The wildfly-openssl-java artifact does not contain any native code. To use it you will need to either place the native library somewhere that it can be found by System.loadLibrary, or include a maven artifact that has the library packaged (such as one of the platform specific artifacts built by this project).

The wildfly-openssl artifact contains binaries for Mac, Linux and Windows (all for x86_64). If no other version of these native libraries is found then these will be extracted to a temporary directory and loaded. This should allow it to run without having to worry about how to deal with the native code.

Registering the provider

These bindings are implemented as a security provider. By default the provider will not be installed, so the easiest way to install the provider is to call org.wildfly.openssl.OpenSSLProvider.register().

Note that at the moment this project does not provide signed jars (this may change in the future). If you wish to register this as a default provider you will need to sign the jar yourself.

Installing the native library

If you are running on x86_64 Mac, Windows or Linux then you can use the out of the box support provided by the wildfly-openssl artifact.
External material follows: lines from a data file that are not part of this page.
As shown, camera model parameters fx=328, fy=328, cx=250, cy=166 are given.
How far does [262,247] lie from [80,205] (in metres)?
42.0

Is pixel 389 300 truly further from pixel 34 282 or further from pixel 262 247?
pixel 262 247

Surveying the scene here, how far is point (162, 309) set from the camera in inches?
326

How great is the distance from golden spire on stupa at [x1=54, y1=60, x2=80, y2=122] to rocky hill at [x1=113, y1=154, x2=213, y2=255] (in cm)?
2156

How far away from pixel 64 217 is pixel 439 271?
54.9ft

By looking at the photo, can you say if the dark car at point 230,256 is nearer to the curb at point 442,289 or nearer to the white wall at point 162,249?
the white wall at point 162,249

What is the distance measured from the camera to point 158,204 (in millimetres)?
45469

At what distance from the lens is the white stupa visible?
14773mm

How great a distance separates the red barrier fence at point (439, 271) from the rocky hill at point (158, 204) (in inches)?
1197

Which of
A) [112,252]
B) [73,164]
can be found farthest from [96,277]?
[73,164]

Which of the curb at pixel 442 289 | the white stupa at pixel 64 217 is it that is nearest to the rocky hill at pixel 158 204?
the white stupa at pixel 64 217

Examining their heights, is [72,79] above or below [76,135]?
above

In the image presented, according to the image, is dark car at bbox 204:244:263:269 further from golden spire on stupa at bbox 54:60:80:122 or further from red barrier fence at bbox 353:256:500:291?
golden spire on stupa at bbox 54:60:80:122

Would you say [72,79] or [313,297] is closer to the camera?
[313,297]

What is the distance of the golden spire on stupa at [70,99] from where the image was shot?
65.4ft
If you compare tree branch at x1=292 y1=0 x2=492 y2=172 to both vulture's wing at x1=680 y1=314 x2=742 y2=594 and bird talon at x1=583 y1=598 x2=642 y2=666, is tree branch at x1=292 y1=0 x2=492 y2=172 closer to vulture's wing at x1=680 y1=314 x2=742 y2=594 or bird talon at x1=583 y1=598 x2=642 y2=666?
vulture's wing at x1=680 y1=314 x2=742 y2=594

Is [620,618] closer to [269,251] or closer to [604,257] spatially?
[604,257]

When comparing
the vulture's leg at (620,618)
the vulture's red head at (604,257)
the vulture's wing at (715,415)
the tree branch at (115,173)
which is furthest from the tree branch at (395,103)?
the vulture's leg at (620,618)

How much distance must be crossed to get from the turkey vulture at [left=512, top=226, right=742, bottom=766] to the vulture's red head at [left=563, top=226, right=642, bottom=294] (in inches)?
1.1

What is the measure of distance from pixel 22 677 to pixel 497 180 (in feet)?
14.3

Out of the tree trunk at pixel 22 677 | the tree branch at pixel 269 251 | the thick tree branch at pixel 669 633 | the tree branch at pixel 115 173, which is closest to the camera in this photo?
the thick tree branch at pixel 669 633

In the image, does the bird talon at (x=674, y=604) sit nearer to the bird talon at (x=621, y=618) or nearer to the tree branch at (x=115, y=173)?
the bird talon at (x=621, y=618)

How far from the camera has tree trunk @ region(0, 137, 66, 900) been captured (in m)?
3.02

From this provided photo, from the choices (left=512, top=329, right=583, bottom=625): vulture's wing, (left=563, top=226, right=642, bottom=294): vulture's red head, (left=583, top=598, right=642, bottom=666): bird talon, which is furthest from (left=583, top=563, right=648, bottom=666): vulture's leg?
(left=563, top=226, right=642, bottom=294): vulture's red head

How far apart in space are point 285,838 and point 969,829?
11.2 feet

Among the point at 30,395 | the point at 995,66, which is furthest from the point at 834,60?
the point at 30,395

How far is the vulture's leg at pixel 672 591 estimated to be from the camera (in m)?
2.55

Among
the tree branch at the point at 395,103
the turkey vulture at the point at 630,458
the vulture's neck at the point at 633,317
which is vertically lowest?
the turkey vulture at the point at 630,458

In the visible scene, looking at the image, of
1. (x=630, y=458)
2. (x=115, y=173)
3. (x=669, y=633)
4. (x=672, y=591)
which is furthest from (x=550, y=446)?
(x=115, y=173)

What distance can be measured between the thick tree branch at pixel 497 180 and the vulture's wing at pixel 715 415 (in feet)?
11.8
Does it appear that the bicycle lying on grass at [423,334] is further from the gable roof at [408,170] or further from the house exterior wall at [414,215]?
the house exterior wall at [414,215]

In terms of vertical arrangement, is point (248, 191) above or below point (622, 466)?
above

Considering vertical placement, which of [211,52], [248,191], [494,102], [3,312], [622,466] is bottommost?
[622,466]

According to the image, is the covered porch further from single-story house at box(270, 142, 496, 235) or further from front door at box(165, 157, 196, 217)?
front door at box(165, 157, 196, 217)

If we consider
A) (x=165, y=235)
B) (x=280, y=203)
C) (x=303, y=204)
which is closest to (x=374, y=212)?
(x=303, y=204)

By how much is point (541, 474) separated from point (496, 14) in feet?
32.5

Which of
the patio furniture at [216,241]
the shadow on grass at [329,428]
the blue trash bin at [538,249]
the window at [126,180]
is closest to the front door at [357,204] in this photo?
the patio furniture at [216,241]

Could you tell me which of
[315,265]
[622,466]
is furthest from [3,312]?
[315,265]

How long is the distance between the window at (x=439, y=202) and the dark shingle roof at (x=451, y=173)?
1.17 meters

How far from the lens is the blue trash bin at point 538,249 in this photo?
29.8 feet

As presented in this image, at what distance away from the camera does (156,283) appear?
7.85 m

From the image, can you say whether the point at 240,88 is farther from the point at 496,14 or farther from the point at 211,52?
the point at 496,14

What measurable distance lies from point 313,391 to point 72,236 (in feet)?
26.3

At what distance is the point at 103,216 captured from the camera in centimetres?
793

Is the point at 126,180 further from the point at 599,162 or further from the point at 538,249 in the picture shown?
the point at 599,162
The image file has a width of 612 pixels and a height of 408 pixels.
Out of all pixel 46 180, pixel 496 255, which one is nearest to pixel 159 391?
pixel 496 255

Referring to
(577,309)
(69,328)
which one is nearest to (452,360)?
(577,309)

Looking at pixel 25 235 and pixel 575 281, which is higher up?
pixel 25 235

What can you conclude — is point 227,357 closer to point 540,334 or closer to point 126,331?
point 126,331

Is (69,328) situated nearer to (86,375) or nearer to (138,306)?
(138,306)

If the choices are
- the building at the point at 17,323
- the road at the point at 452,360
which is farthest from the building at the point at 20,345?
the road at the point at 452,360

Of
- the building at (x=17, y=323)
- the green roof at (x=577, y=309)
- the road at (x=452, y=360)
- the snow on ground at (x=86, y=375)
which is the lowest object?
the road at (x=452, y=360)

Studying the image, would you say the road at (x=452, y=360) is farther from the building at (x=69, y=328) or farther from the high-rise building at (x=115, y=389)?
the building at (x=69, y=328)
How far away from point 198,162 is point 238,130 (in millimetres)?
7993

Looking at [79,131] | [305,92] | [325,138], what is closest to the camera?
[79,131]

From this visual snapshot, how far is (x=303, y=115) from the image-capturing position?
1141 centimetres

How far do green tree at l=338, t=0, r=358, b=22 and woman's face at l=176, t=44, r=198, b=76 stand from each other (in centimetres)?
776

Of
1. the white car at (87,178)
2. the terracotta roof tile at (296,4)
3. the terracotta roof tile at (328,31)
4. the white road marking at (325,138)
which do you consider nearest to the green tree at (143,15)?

There are two different native libraries that must be loaded, the libwfssl binary provided by this project, and OpenSSL itself. libwfssl is loaded through a standard java.lang.System.loadLibrary() invocation, so should be located somewhere where it can be discovered by the JVM. Alternatively you can specify the org.wildfly.openssl.libwfssl.path system property to specify the full path to the libwfssl library.

OpenSSL is loaded dynamically, and its location can be specified by the org.wildfly.openssl.path system property. If this property is not present the standard system library search path with be used instead. Because the library is loaded dynamically it should be possible to use different versions of OpenSSL without needed to recompile.

Using the provider

After the provider has been registered all that is necessary to use it to get the SSLContext:

SSLContext sslContext =  SSLContext.getInstance("openssl.TLS");

The SSLContext can then be used as normal, and should provide a drop in replacement for JSSE.

Building

The java side of the project uses maven and can be build as normal (mvn install). The native code should be build as part of the standard build process.

To do the Windows build you need to run the build from a visual studio native tools command prompt. If you want to build the 32 bit natives you must use the 32 bit prompt (and have JAVA_HOME pointed to a 32 bit JVM), otherwise both the prompt and the JVM must be 64 bit.